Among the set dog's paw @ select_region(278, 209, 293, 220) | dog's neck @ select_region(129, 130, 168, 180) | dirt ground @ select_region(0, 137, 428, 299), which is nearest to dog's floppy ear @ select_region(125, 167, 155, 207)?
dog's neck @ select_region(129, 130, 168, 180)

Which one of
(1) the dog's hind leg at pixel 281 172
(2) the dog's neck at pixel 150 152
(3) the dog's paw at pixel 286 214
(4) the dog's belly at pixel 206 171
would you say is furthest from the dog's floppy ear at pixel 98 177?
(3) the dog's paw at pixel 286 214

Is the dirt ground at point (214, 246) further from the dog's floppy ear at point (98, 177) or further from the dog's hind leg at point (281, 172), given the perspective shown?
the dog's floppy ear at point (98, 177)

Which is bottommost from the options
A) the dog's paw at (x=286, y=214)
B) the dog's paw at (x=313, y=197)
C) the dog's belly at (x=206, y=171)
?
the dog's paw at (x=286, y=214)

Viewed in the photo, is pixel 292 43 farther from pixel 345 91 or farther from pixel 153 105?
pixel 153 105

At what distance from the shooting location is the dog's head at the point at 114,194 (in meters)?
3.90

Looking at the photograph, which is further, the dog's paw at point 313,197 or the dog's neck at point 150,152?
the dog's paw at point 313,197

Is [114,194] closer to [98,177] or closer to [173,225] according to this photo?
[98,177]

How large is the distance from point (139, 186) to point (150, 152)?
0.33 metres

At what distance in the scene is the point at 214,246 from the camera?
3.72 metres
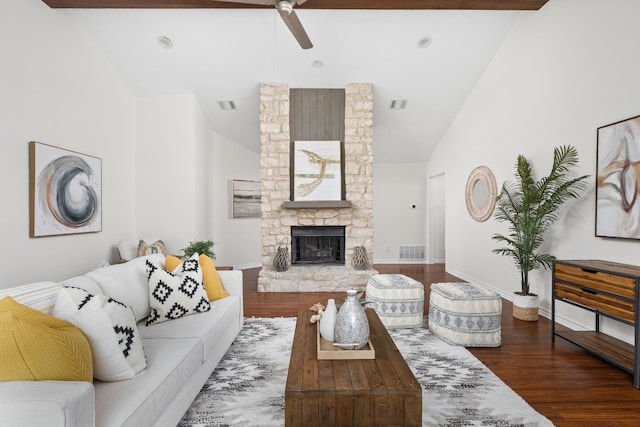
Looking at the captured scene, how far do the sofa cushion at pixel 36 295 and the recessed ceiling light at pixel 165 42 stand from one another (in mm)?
3851

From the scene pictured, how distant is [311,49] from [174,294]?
146 inches

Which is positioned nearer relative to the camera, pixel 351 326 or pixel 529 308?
pixel 351 326

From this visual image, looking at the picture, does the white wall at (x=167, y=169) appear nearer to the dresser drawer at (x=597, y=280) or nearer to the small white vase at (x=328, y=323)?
the small white vase at (x=328, y=323)

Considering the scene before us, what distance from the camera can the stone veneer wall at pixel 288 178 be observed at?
5.27m

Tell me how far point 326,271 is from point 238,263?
243 cm

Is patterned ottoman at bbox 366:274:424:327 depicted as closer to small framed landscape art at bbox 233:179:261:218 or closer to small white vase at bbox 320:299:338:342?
small white vase at bbox 320:299:338:342

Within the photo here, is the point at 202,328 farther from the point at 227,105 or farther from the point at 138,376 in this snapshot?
the point at 227,105

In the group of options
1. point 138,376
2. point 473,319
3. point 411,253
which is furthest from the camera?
point 411,253

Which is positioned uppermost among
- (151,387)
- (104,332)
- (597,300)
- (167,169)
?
(167,169)

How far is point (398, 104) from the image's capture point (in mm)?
5637

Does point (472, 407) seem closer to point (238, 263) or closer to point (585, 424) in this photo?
point (585, 424)

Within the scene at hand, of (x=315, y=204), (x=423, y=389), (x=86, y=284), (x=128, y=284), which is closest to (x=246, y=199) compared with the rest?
(x=315, y=204)

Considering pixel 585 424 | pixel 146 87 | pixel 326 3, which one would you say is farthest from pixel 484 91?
pixel 146 87

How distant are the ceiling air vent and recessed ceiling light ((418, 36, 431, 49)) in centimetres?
105
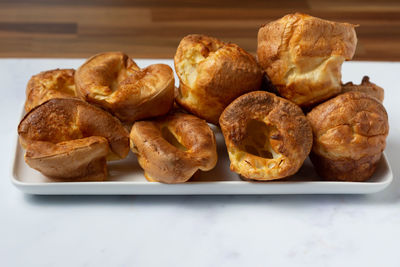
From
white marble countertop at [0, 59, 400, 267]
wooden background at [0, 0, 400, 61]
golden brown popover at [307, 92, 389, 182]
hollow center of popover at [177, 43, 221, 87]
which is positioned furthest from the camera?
wooden background at [0, 0, 400, 61]

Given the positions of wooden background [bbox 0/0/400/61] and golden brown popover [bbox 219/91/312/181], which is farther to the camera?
wooden background [bbox 0/0/400/61]

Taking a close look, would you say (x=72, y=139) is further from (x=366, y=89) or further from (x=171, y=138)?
(x=366, y=89)

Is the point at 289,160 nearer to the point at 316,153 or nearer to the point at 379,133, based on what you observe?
the point at 316,153

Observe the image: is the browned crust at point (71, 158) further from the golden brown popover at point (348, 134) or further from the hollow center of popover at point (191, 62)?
the golden brown popover at point (348, 134)

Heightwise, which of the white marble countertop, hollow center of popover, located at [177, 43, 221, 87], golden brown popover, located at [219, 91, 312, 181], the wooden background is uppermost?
hollow center of popover, located at [177, 43, 221, 87]

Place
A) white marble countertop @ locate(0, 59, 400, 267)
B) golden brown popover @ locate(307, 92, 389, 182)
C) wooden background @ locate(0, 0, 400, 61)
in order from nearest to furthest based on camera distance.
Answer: white marble countertop @ locate(0, 59, 400, 267)
golden brown popover @ locate(307, 92, 389, 182)
wooden background @ locate(0, 0, 400, 61)

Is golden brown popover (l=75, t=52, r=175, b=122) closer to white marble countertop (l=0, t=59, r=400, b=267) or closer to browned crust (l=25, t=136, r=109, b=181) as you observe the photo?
browned crust (l=25, t=136, r=109, b=181)

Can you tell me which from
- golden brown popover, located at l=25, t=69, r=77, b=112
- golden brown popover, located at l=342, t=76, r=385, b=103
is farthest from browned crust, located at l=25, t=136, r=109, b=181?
golden brown popover, located at l=342, t=76, r=385, b=103
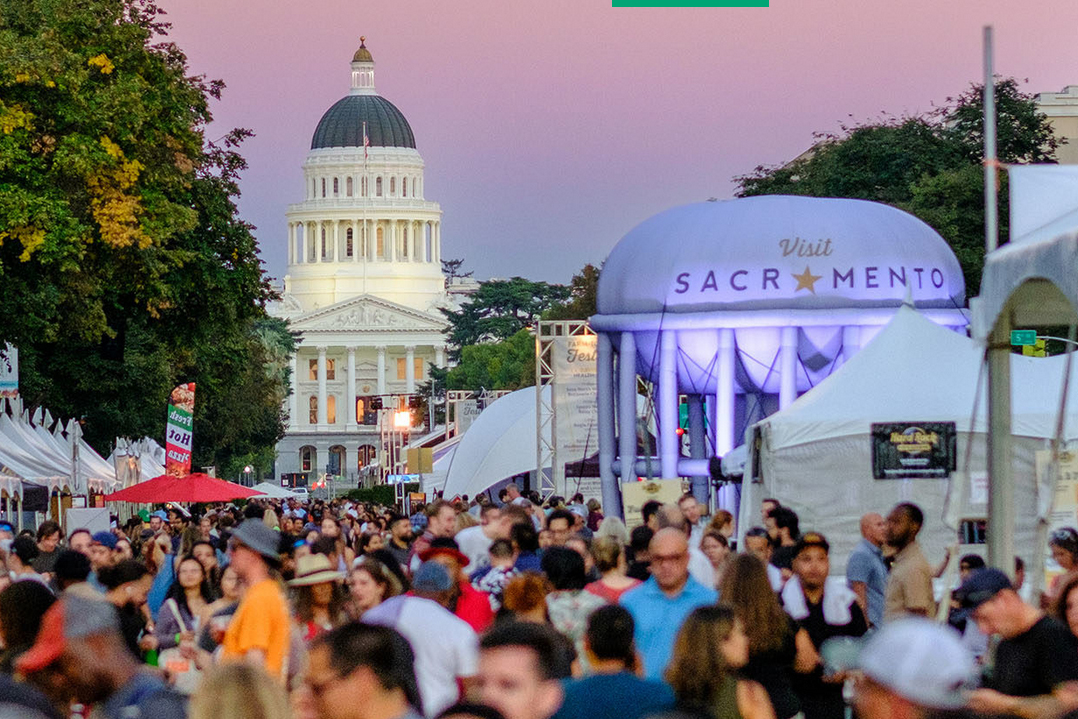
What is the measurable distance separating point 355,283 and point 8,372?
162 meters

........

Rewrite the stretch from the line containing "Looking at the photograph, which" through the line containing "0.33 metres", swapping "closer" for "nearer" and keeping everything else the same.

Looking at the photograph, which is further, the dog's paw at point 313,197 or the dog's neck at point 150,152?
the dog's paw at point 313,197

Is [114,194] nearer to [98,177] or nearer to [173,225] according to this photo?
[98,177]

How large is the distance from point (139, 186) to point (150, 152)?
0.33 metres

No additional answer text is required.